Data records
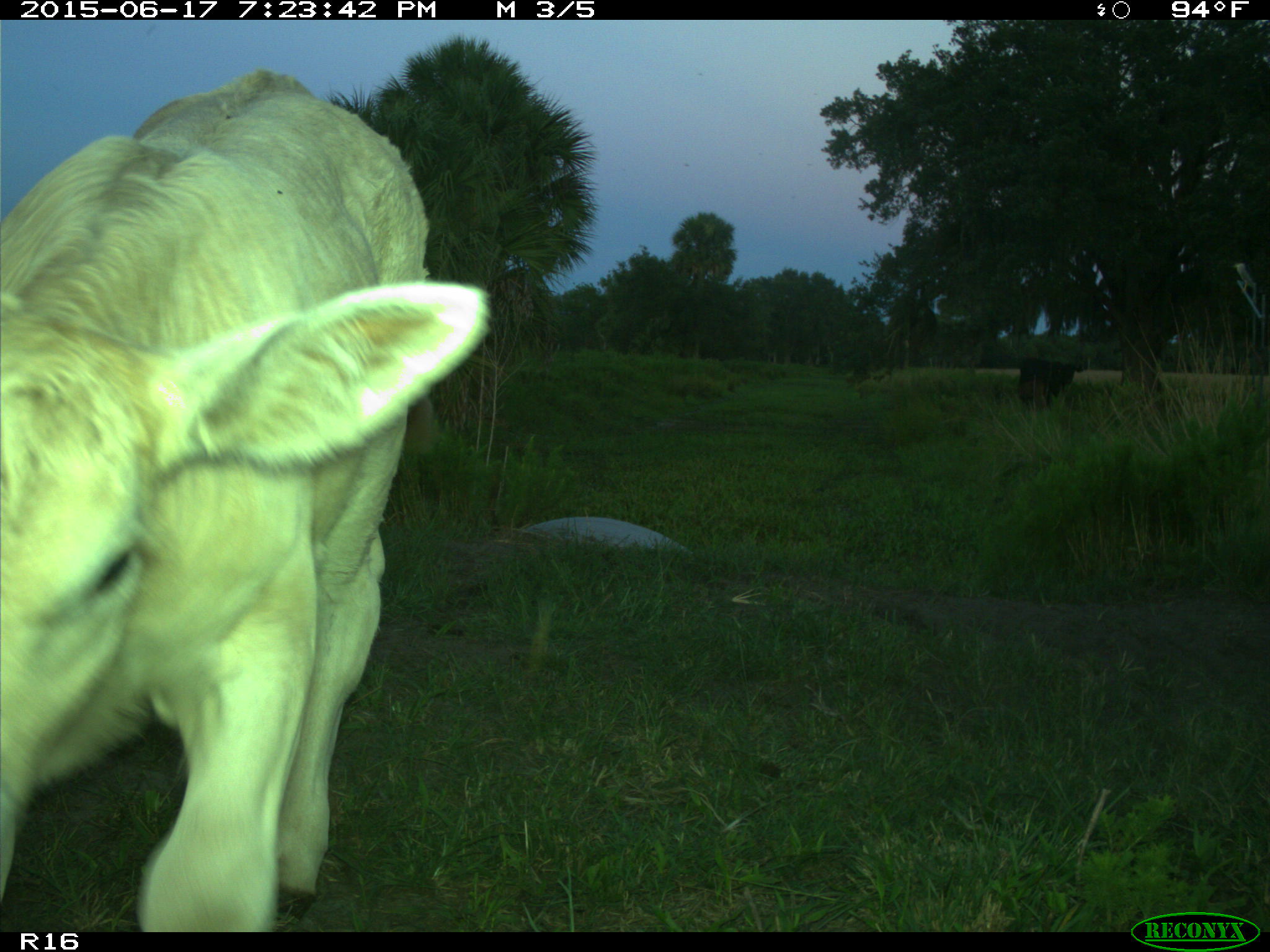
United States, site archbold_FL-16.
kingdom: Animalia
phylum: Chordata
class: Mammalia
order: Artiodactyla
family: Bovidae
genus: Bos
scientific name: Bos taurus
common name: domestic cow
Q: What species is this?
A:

__Activity__
Leave out the pictures; repeat the data exactly.

__Your solution__
United States, site archbold_FL-16.
kingdom: Animalia
phylum: Chordata
class: Mammalia
order: Artiodactyla
family: Bovidae
genus: Bos
scientific name: Bos taurus
common name: domestic cow
Q: What species is this?
A:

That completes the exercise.